=== TEXTO DO DOCUMENTO ===

Nos registros, o vereador também faz comentários dizendo que a médica era “pequenininha” e que ela “não estava conversando com criancinha de sinal”. Em outro momento, bate na mesa e ameaça ligar para o 190.

O caso aconteceu durante o plantão da médica na unidade. O Conselho Regional de Medicina do Espírito Santo (CRM-ES) relatou que a confusão começou após o atendimento a uma paciente que chegou à UPA com fortes dores. A médica que a atendeu seguiu todos os protocolos para esse tipo de caso. A paciente foi medicada para dor e, logo em seguida, passou por exames.

Após a realização dos exames, a paciente retornou ao consultório, mas a médica assistente estava em um intervalo de 20 minutos para jantar. Nesse momento, a paciente já não sentia dor e decidiu ir embora, mas foi contida pelo acompanhante, que acionou o vereador.

=== LISTAGEM FORNECIDA ===

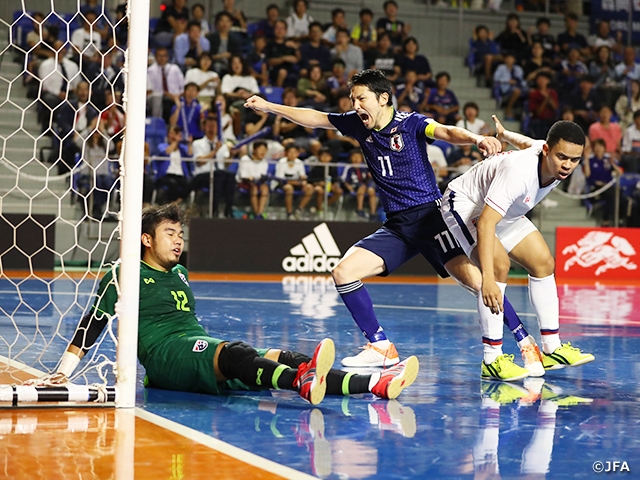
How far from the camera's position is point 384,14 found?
2025cm

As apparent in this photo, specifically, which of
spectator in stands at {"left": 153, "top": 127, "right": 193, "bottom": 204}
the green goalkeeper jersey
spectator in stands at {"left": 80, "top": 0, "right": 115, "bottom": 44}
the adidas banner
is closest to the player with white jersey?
the green goalkeeper jersey

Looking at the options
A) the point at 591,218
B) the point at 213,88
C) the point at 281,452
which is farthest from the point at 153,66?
the point at 281,452

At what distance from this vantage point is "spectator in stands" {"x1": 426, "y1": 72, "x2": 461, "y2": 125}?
17.6m

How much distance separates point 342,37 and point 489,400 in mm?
14022

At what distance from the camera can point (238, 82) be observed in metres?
16.4

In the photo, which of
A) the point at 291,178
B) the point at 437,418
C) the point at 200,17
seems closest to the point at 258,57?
the point at 200,17

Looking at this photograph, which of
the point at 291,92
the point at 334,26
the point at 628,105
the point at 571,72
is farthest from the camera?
the point at 571,72

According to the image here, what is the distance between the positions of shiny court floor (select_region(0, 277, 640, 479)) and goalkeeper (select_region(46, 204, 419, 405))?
103mm

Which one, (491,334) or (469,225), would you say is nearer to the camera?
(491,334)

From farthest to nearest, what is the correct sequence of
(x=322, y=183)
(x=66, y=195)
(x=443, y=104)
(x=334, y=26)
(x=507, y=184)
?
1. (x=334, y=26)
2. (x=443, y=104)
3. (x=322, y=183)
4. (x=66, y=195)
5. (x=507, y=184)

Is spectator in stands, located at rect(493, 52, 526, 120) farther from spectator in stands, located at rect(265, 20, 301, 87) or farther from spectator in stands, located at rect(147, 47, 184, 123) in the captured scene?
spectator in stands, located at rect(147, 47, 184, 123)

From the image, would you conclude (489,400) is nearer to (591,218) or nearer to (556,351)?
(556,351)

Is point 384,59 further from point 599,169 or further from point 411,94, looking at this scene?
point 599,169

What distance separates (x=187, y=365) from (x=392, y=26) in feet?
50.5
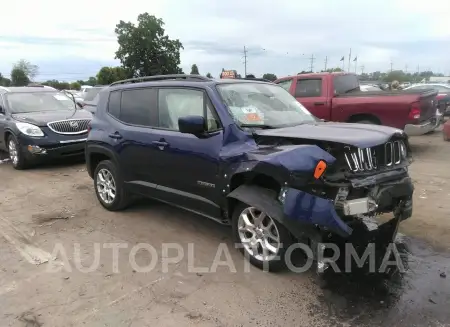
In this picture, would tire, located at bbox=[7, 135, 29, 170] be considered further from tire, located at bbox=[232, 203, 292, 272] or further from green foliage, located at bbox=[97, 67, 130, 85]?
green foliage, located at bbox=[97, 67, 130, 85]

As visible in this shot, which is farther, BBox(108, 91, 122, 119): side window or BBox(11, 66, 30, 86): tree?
BBox(11, 66, 30, 86): tree

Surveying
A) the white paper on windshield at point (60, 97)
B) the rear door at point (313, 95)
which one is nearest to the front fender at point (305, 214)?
the rear door at point (313, 95)

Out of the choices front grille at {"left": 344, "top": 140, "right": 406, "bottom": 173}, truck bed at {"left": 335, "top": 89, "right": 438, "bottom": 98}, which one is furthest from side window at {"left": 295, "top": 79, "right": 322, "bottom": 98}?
front grille at {"left": 344, "top": 140, "right": 406, "bottom": 173}

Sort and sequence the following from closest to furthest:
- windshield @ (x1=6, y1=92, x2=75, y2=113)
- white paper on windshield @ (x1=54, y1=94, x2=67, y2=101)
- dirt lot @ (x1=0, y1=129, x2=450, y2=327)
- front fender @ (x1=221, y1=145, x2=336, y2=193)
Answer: dirt lot @ (x1=0, y1=129, x2=450, y2=327) < front fender @ (x1=221, y1=145, x2=336, y2=193) < windshield @ (x1=6, y1=92, x2=75, y2=113) < white paper on windshield @ (x1=54, y1=94, x2=67, y2=101)

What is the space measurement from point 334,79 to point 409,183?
5987 millimetres

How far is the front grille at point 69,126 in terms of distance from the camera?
8695 millimetres

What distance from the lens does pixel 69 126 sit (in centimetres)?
886

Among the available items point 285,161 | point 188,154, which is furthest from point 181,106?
point 285,161

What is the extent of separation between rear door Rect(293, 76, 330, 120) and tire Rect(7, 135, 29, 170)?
6.15 metres

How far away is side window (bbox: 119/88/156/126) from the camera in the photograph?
507 cm

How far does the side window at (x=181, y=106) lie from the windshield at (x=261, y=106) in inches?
8.2

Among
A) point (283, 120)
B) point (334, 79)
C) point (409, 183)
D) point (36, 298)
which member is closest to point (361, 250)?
point (409, 183)

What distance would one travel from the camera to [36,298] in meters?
3.56

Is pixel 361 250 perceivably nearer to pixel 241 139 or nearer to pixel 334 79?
pixel 241 139
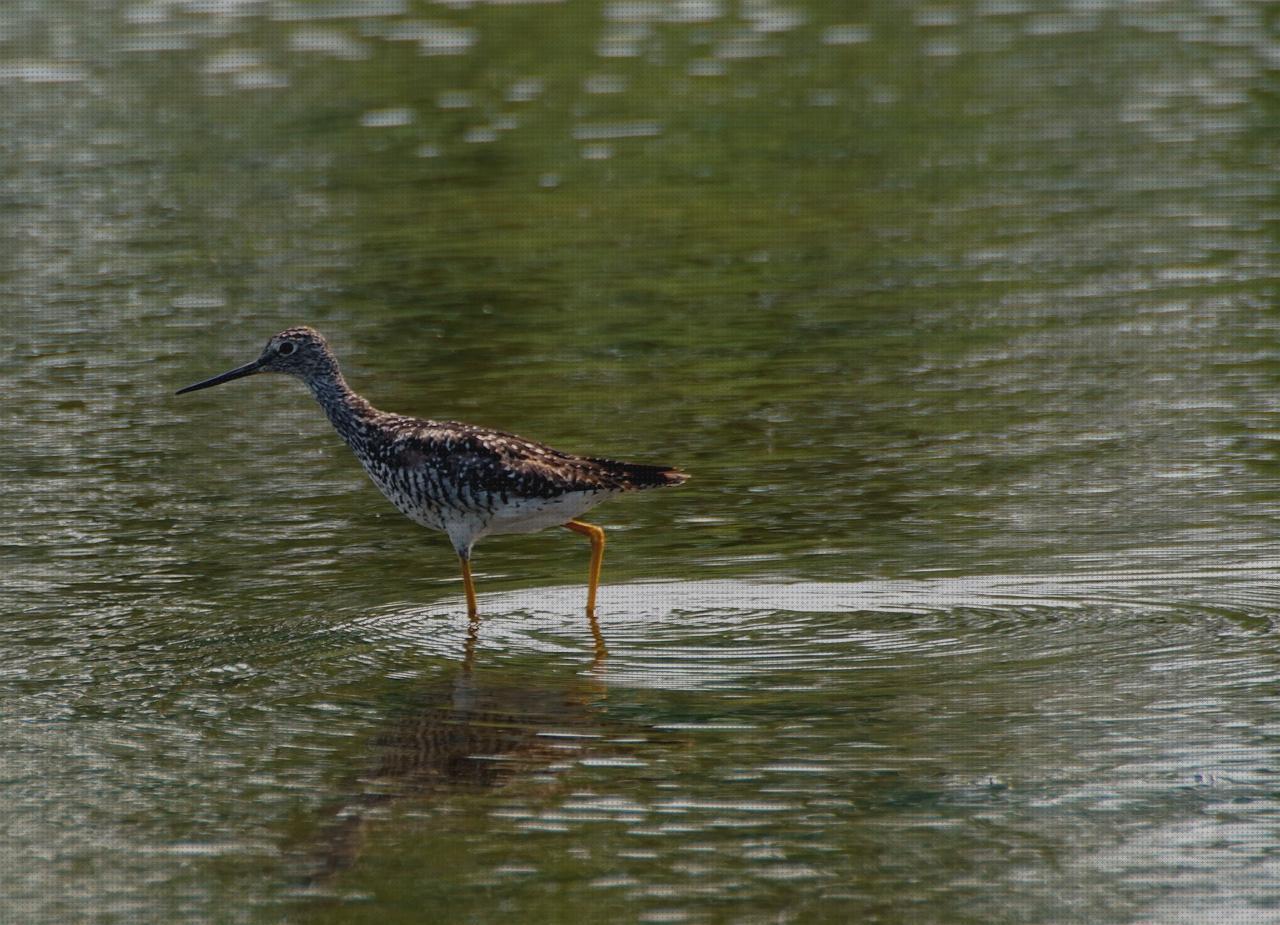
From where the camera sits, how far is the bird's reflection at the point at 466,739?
8.83 m

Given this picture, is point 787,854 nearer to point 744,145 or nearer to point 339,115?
point 744,145

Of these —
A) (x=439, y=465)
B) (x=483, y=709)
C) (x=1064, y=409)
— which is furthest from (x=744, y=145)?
(x=483, y=709)

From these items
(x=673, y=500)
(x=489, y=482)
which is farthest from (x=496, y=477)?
(x=673, y=500)

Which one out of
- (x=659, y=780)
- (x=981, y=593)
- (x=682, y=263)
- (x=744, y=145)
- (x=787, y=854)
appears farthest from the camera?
(x=744, y=145)

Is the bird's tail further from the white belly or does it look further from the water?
the water

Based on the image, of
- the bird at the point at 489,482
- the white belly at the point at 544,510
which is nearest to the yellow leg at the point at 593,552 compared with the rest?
the bird at the point at 489,482

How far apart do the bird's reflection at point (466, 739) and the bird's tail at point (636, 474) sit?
1.13m

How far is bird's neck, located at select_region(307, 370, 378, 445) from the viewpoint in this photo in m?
12.6

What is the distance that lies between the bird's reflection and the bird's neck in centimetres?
209

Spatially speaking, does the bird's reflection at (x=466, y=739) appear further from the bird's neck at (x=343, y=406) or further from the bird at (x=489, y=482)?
the bird's neck at (x=343, y=406)

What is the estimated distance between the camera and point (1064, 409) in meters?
15.6

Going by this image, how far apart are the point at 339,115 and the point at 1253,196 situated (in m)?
12.8

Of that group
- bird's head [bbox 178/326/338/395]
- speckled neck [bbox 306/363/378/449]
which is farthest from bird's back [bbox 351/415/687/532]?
bird's head [bbox 178/326/338/395]

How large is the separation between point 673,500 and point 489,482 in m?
2.49
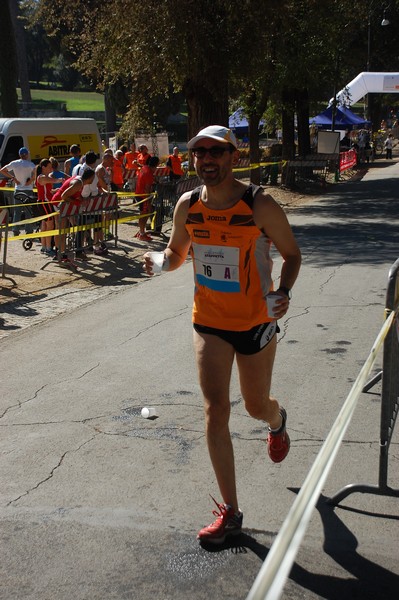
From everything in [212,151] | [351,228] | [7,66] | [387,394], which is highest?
[7,66]

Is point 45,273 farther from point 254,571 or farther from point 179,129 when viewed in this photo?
point 179,129

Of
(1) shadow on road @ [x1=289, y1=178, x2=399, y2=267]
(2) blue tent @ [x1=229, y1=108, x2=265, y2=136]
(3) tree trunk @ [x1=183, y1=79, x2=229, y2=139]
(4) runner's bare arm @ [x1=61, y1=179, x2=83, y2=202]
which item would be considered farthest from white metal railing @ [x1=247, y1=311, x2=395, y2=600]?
(2) blue tent @ [x1=229, y1=108, x2=265, y2=136]

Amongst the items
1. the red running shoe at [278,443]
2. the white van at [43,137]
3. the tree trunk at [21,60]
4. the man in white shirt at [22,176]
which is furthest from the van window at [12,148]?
the tree trunk at [21,60]

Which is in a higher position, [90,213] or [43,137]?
[43,137]

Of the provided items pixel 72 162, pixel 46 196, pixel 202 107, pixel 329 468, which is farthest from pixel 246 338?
pixel 202 107

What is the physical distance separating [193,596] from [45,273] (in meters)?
10.5

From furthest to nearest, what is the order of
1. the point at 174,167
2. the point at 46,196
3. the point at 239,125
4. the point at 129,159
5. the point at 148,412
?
the point at 239,125 → the point at 129,159 → the point at 174,167 → the point at 46,196 → the point at 148,412

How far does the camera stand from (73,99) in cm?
10838

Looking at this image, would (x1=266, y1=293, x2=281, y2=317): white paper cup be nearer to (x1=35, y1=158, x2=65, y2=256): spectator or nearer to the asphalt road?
the asphalt road

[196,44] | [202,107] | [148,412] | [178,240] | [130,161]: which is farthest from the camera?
[130,161]

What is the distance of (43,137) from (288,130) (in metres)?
13.7

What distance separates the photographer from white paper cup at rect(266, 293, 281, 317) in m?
4.27

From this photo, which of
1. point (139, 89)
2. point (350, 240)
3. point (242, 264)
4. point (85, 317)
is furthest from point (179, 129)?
point (242, 264)

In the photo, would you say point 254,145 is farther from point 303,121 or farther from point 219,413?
point 219,413
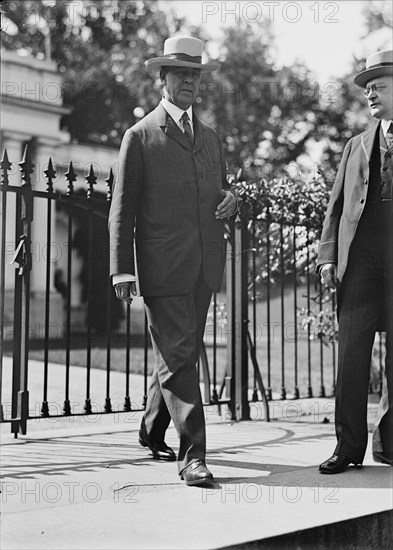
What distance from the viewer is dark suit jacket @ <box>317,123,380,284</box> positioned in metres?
4.05

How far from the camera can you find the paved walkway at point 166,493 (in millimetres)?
2775

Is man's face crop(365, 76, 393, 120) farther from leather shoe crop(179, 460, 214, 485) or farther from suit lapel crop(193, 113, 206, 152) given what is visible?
leather shoe crop(179, 460, 214, 485)

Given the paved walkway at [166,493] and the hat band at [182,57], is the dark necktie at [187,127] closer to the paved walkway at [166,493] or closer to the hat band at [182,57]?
the hat band at [182,57]

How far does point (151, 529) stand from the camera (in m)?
2.82

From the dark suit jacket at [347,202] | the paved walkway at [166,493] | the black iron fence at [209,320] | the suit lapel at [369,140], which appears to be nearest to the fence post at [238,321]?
the black iron fence at [209,320]

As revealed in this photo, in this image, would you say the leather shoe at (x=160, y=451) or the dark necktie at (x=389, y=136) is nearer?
the dark necktie at (x=389, y=136)

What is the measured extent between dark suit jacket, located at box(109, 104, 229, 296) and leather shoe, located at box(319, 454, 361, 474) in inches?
41.5

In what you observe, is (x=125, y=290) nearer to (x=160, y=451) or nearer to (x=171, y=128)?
(x=171, y=128)

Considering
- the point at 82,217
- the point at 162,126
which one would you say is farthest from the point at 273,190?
the point at 82,217

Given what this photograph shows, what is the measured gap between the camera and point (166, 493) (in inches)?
132

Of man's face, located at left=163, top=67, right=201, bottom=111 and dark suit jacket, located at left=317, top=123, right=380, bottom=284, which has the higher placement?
man's face, located at left=163, top=67, right=201, bottom=111

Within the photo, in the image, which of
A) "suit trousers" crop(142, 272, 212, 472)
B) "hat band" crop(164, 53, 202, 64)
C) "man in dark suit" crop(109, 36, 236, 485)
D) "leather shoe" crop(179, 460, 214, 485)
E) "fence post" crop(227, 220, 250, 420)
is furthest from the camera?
"fence post" crop(227, 220, 250, 420)

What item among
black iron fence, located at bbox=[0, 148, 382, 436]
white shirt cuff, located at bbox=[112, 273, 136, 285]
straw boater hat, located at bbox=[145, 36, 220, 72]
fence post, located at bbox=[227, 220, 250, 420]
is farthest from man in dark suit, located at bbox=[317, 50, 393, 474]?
fence post, located at bbox=[227, 220, 250, 420]


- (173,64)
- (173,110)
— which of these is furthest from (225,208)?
(173,64)
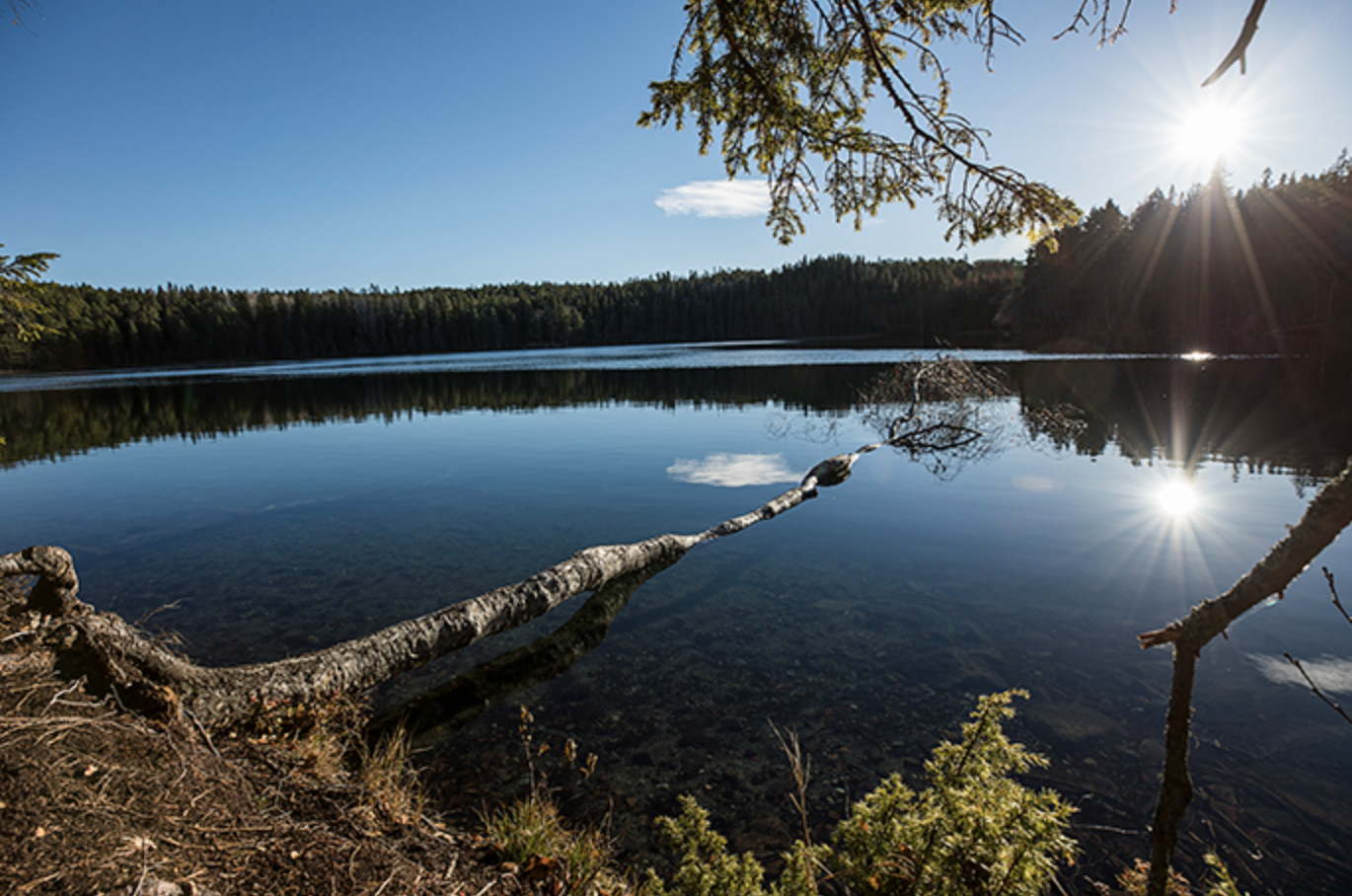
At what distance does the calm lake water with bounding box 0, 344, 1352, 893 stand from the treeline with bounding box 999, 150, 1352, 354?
47138 mm

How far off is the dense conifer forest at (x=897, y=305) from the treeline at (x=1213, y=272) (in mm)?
166

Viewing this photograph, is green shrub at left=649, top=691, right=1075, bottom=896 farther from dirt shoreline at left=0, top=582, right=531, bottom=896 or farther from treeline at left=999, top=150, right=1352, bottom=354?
treeline at left=999, top=150, right=1352, bottom=354

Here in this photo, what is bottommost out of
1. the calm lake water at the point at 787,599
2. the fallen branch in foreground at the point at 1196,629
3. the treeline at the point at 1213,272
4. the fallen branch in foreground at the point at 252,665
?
the calm lake water at the point at 787,599

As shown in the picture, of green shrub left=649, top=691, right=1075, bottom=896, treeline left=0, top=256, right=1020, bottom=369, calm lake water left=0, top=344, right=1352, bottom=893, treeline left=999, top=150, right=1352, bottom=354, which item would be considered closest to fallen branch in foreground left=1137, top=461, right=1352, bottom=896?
green shrub left=649, top=691, right=1075, bottom=896

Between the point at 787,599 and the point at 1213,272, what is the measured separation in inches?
2990

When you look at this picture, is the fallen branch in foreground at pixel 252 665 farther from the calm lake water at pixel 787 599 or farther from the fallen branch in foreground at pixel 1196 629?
the fallen branch in foreground at pixel 1196 629

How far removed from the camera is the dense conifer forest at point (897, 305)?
175ft

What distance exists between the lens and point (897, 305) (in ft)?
446

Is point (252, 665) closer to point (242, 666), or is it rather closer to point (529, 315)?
point (242, 666)

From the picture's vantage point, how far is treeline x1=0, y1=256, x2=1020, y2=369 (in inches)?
4227

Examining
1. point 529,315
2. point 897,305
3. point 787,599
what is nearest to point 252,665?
point 787,599

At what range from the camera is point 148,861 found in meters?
2.47

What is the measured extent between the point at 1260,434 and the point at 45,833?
25720 mm

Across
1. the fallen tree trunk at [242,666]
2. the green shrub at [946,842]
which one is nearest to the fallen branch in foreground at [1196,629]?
the green shrub at [946,842]
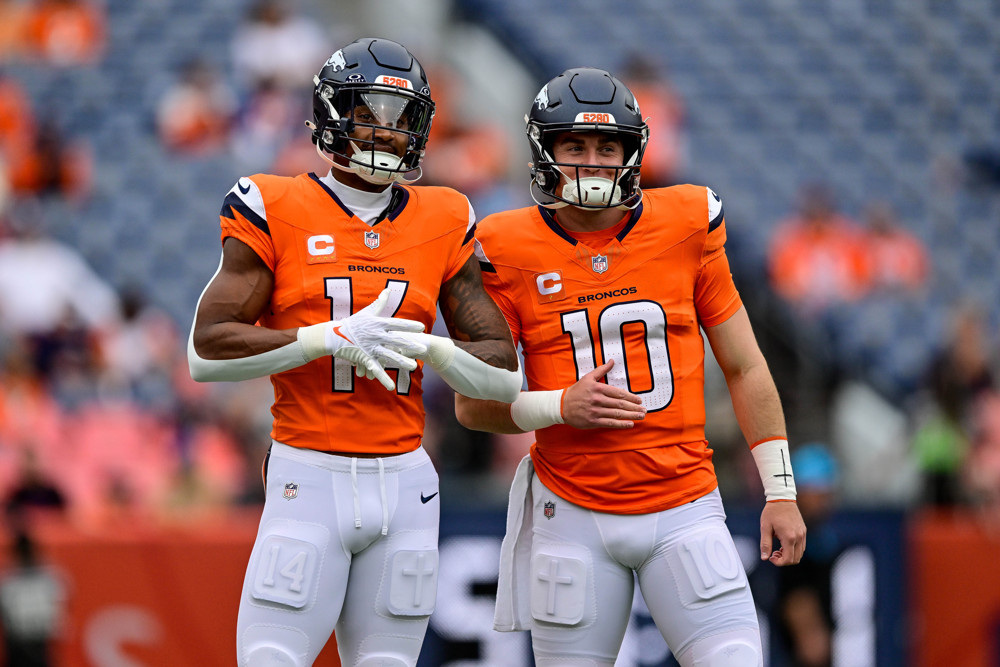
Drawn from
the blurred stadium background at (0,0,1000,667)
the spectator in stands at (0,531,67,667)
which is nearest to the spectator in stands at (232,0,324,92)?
the blurred stadium background at (0,0,1000,667)

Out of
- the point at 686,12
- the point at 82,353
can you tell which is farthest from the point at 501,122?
the point at 82,353

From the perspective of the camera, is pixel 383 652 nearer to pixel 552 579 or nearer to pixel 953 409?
pixel 552 579

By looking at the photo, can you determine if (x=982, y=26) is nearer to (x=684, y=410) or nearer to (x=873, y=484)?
(x=873, y=484)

===

Liste todas as ações atribuídas ao vereador no primeiro parágrafo do texto sobre o caso na UPA.

- Faz comentários dizendo que a médica era “pequenininha” e que ela “não estava conversando com criancinha de sinal”.
- Bate na mesa.
- Ameaça ligar para o 190.